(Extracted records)
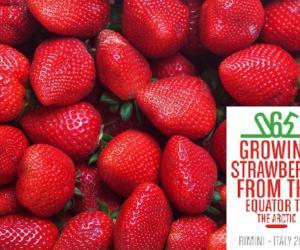 IX edizione International Strawberry Simposium 2021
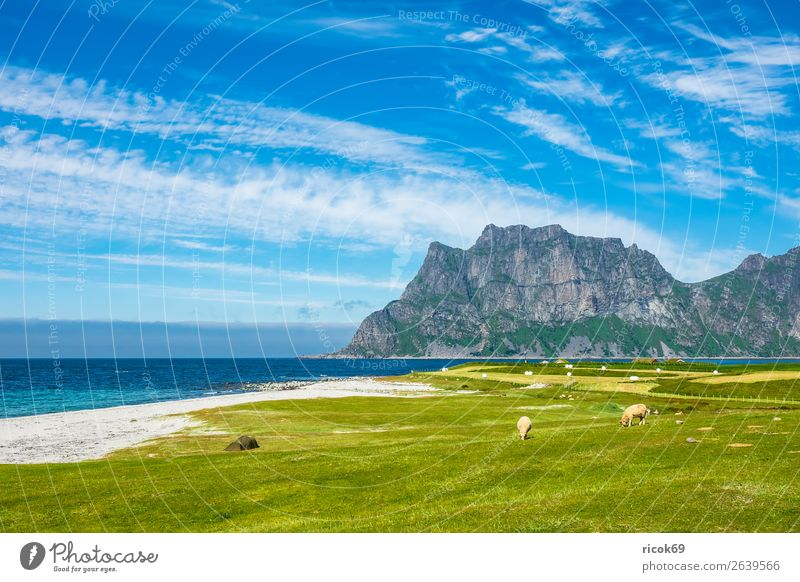 Utakleiv Beach on the Lofoten in Norway Vacation & Travel Summer Ocean Mountain Agriculture Forestry Environment Nature Landscape Water Clouds Grass Meadow Rock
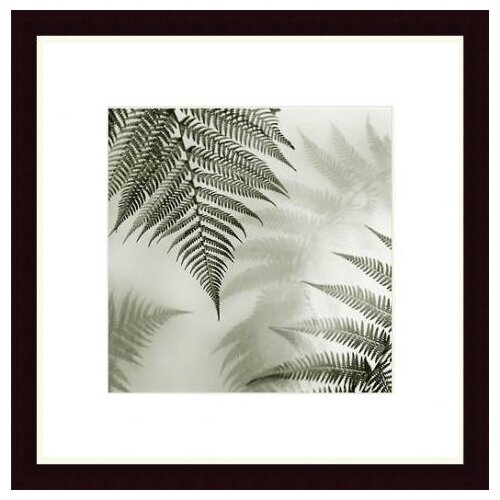 Barewalls Ferns No. 1 by Alan Blaustein Framed Photographic Print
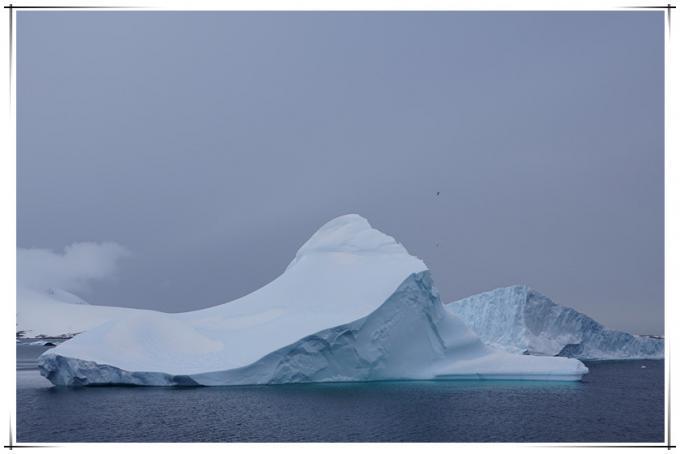 [【异域风采】]《鱼儿游南极》----2015年2月南极游记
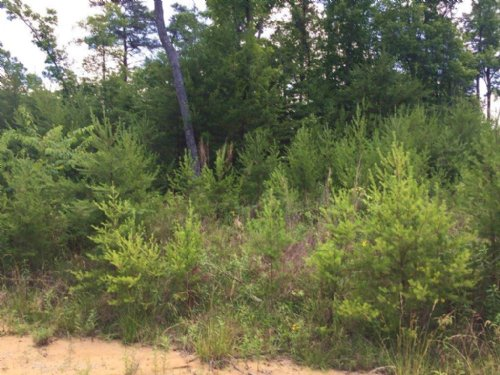 25+/- Acres Highland Bluffs : Tracy City : Grundy County : Tennessee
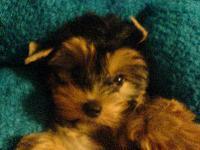 Dogs name: GiggleOwners Name: My 10 weeks old Yorkie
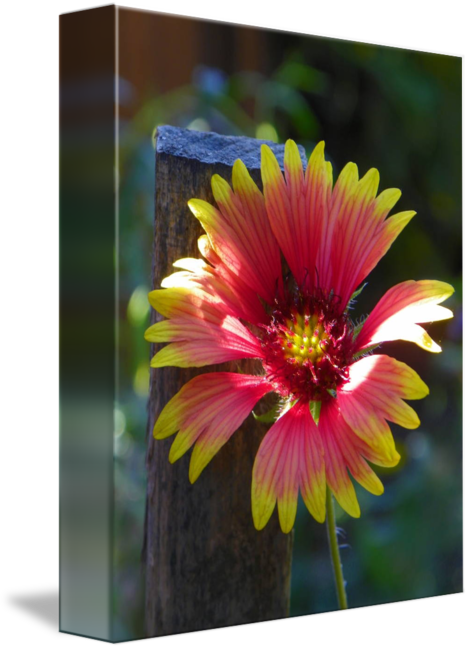 Indian blanket png. Flower by capturing nature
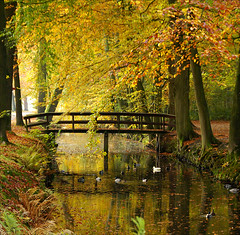 silence is golden...... (atsjebosma) Tags: bridge autumn trees water leaves reflections bomen colours ngc nederland thenetherlands ducks npc brug groningen leek eenden landgoednienoord reflecties supershot silenceisgolden mywinners abigfave theunforgettablepictures atsjebosma mirrorser superstarthebest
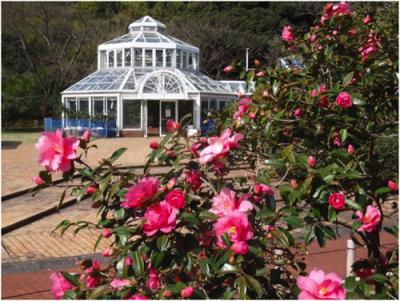 Camellia Garden Of Tokyo Metropolitan Oshima Park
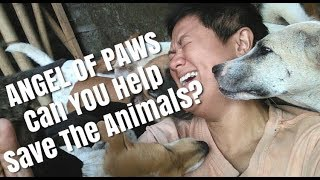 HELP US SAVE THE ANIMALS BY SUPPORTING OUR ANGEL OF PAWS CAUSE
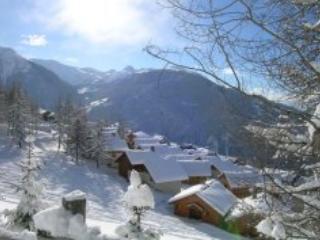 L'Oree des Cimes 2P4 - Peisey Vallandry PARADISKI - Peisey-Vallandry vacation rentals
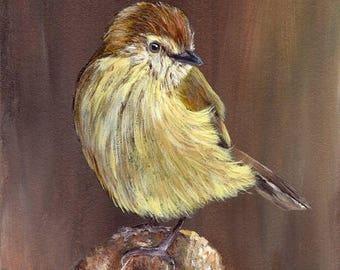 SALE Bird Painting Art Striated Thornbill  Bird SFA Wildlife Original hand painted bird acrylic painting by Australian Artist Janet M Graham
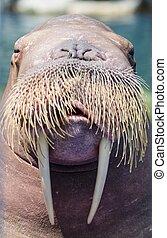 A walrus, closeup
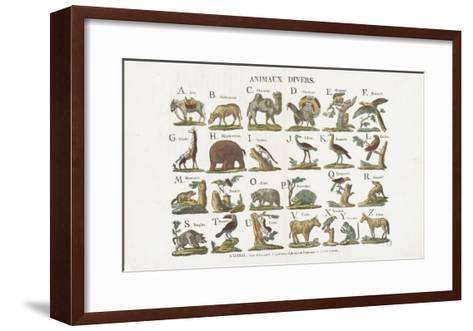 Animaux divers--Framed Art Print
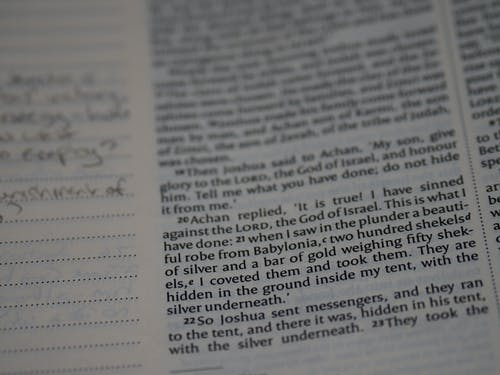 Free stock photo of bible, bible study, blur, blurred background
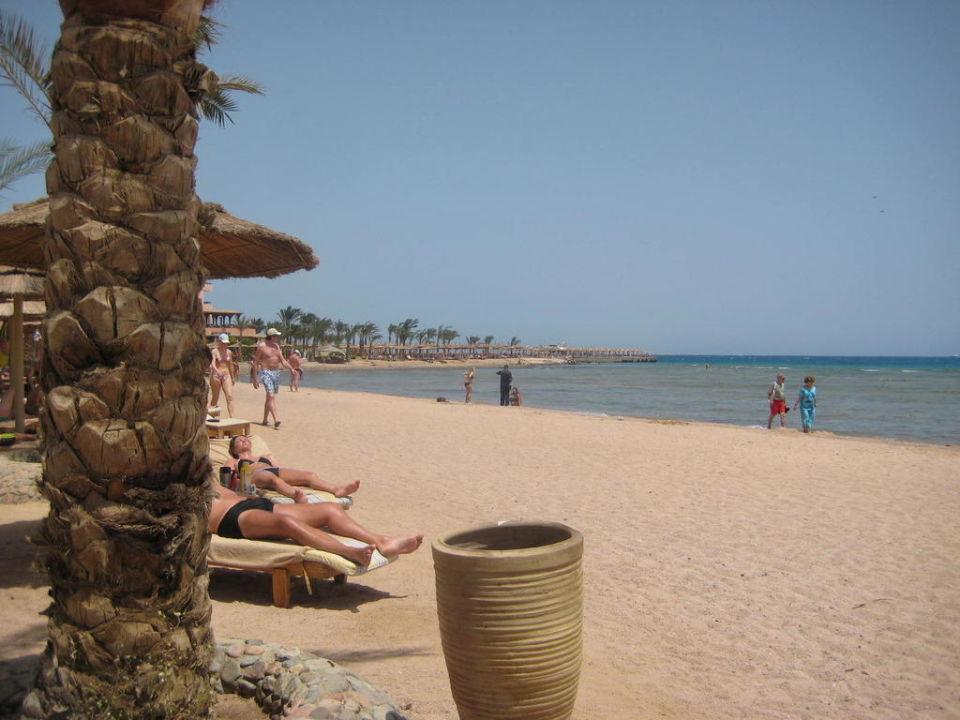 Strand im April Albatros Palace Resort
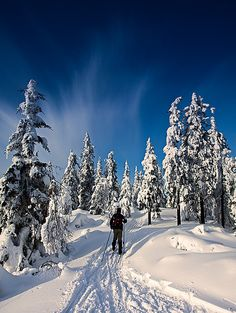 how to telemark/back-country ski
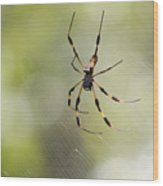 Florida Spider Wood Print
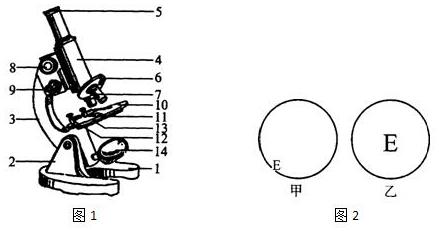 显微镜是科学实验室中常用的仪器,关于显微镜的使用,请回答以下问题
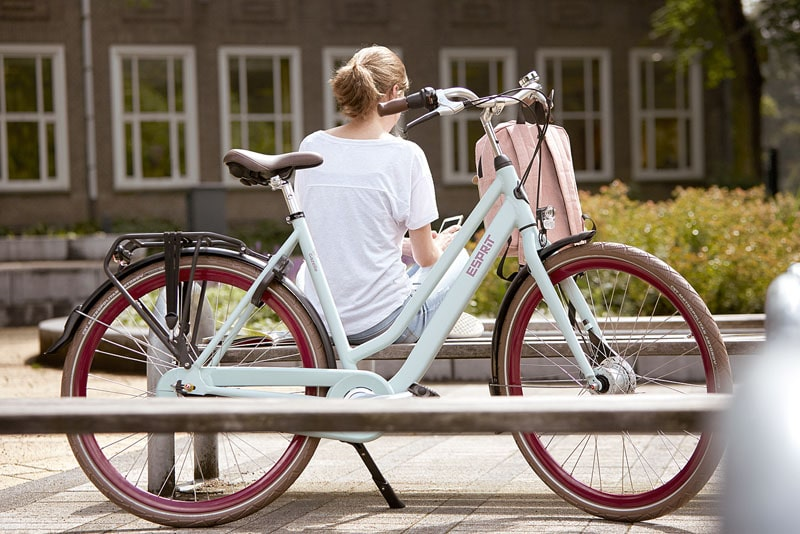 Gazelle Hollandräder, wie das Modell Esprit online kaufen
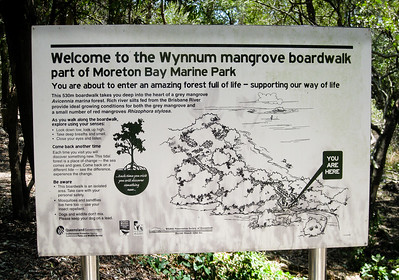 Information - Wynnum Mangrove Boardwalk & Wynnum North Reserve; Wynnum North, Brisbane, Queensland, Australia; 17 October 2012. Photos by Des Thureson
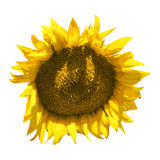 Vector image of a sunflower Stock Photos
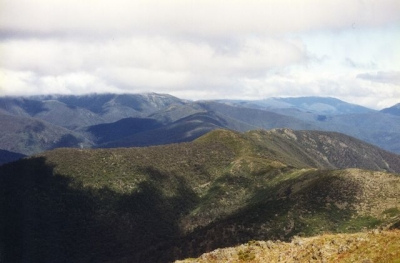 Looking North from Mt.Feathertop (Peter) - 6.jpg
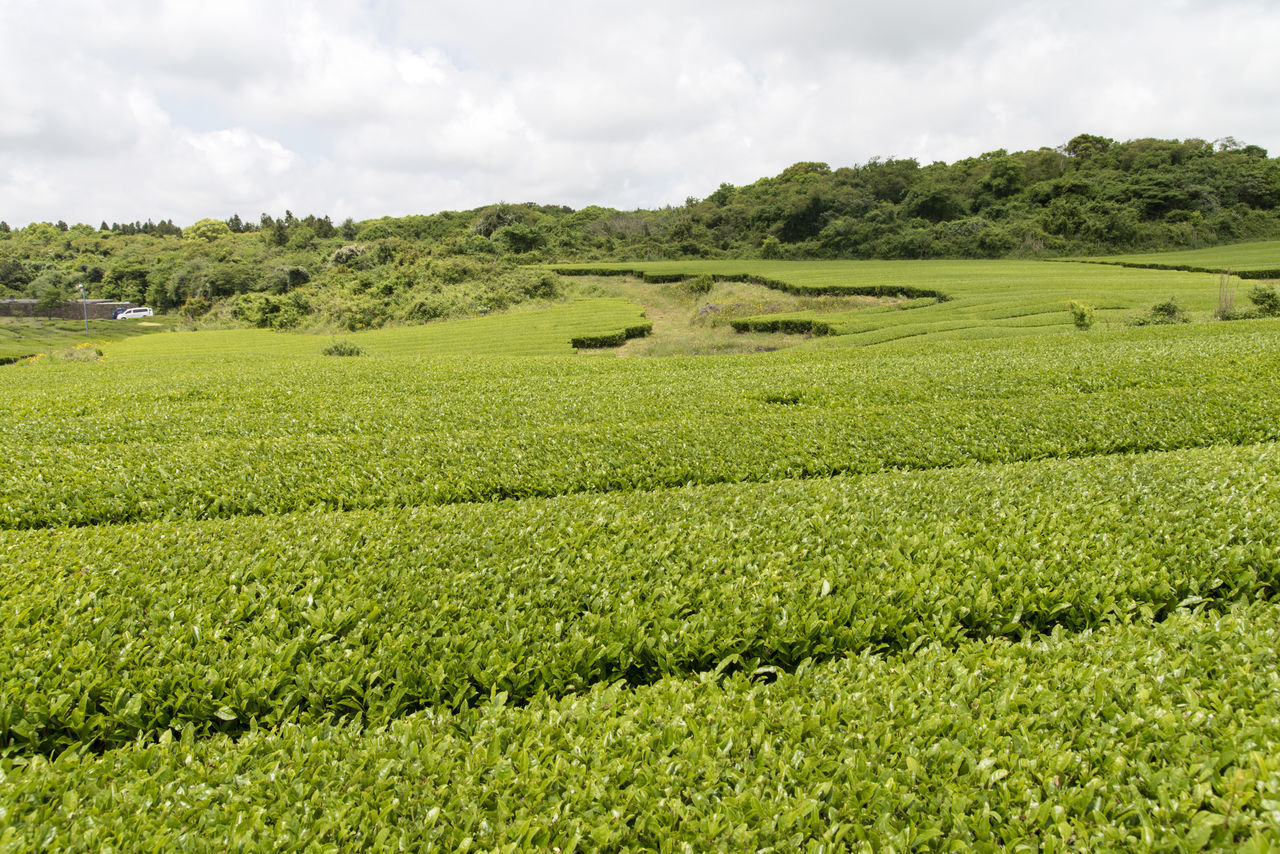 landscape of green tea field at Osulloc in Jeju Island, South Korea Agriculture Beauty In Nature Cloud - Sky Day Farm Field Freshness Grass Green Color Green Tea Field Growth JEJU ISLAND  Landscape Nature No People Osulloc Outdoors Rural Scene Scenics Sky Tea Crop Tranquil Scene Tranquility Tree
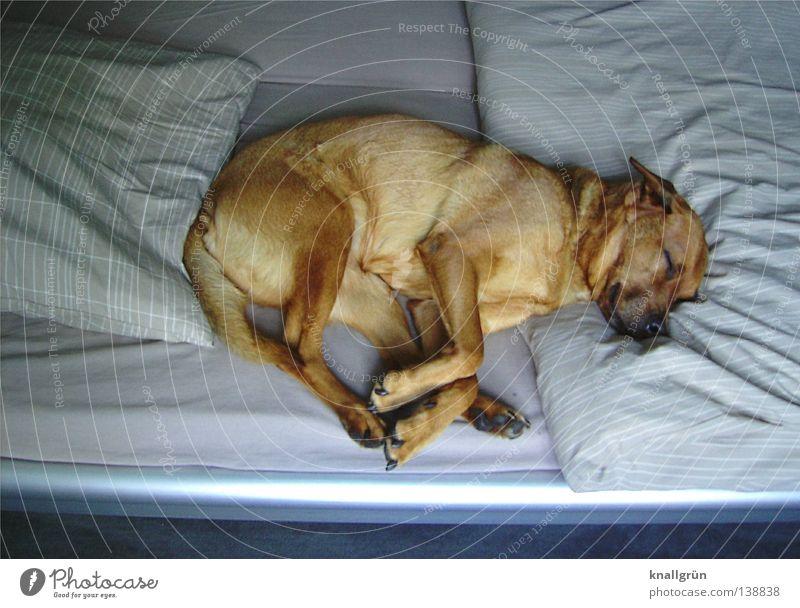 Sleeping Beauty Hund Mischling träumen braun beige schlafen Müdigkeit Erholung Halbschlaf Siesta Bett Bettwäsche Bettdecke Bettlaken geschlossene Augen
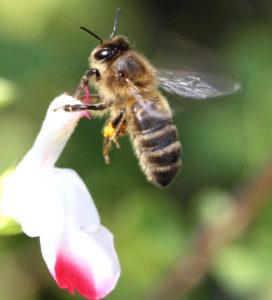 bee landing P -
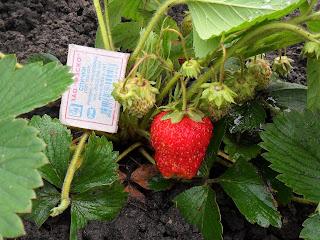 Первая ягодка сорт Идун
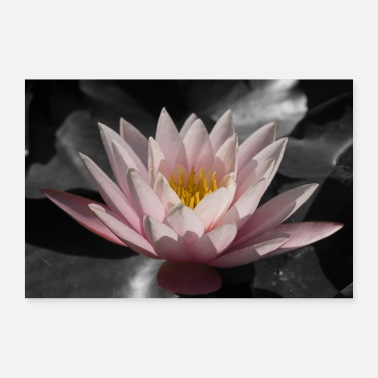 Relaxe Pink water lily with black background - Poster 36 x 24 (90x60 cm)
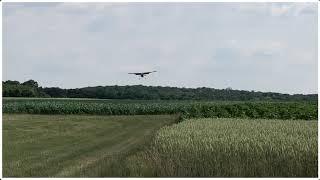 Former Austrian Airforce Cessna L19 Birddog OECCI visits LOFK Airport
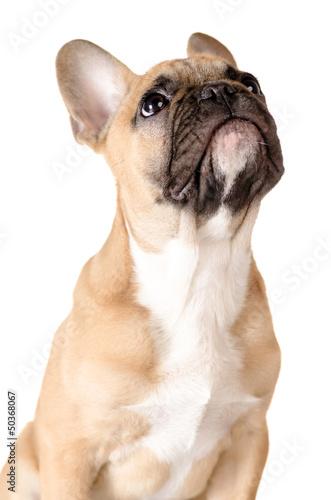 Papiers peints Bouledogue français Französische Bulldogge vor weiß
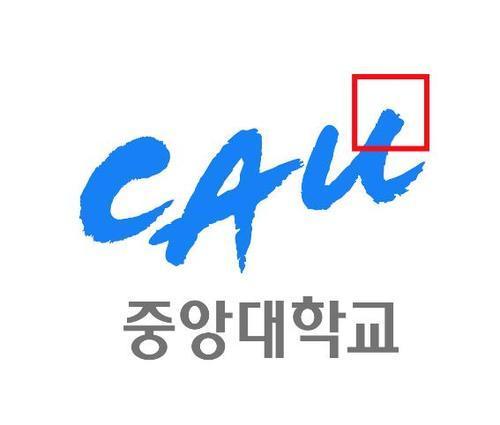 중앙대학교 CAU Social Profile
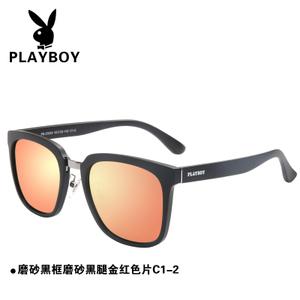 PB-23024-C1-2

* _Prompt_: Please reproduce the lines above from the one containing "L'Oree des Cimes" through the final line, exactly and inclusively, leaving out each picture.

* _Answer section_:
 L'Oree des Cimes 2P4 - Peisey Vallandry PARADISKI - Peisey-Vallandry vacation rentals
 SALE Bird Painting Art Striated Thornbill  Bird SFA Wildlife Original hand painted bird acrylic painting by Australian Artist Janet M Graham
 A walrus, closeup
 Animaux divers--Framed Art Print
 Free stock photo of bible, bible study, blur, blurred background
 Strand im April Albatros Palace Resort
 how to telemark/back-country ski
 Florida Spider Wood Print
 显微镜是科学实验室中常用的仪器,关于显微镜的使用,请回答以下问题
 Gazelle Hollandräder, wie das Modell Esprit online kaufen
 Information - Wynnum Mangrove Boardwalk & Wynnum North Reserve; Wynnum North, Brisbane, Queensland, Australia; 17 October 2012. Photos by Des Thureson
 Vector image of a sunflower Stock Photos
 Looking North from Mt.Feathertop (Peter) - 6.jpg
 landscape of green tea field at Osulloc in Jeju Island, South Korea Agriculture Beauty In Nature Cloud - Sky Day Farm Field Freshness Grass Green Color Green Tea Field Growth JEJU ISLAND  Landscape Nature No People Osulloc Outdoors Rural Scene Scenics Sky Tea Crop Tranquil Scene Tranquility Tree
 Sleeping Beauty Hund Mischling träumen braun beige schlafen Müdigkeit Erholung Halbschlaf Siesta Bett Bettwäsche Bettdecke Bettlaken geschlossene Augen
 bee landing P -
 Первая ягодка сорт Идун
 Relaxe Pink water lily with black background - Poster 36 x 24 (90x60 cm)
 Former Austrian Airforce Cessna L19 Birddog OECCI visits LOFK Airport
 Papiers peints Bouledogue français Französische Bulldogge vor weiß
 중앙대학교 CAU Social Profile
 PB-23024-C1-2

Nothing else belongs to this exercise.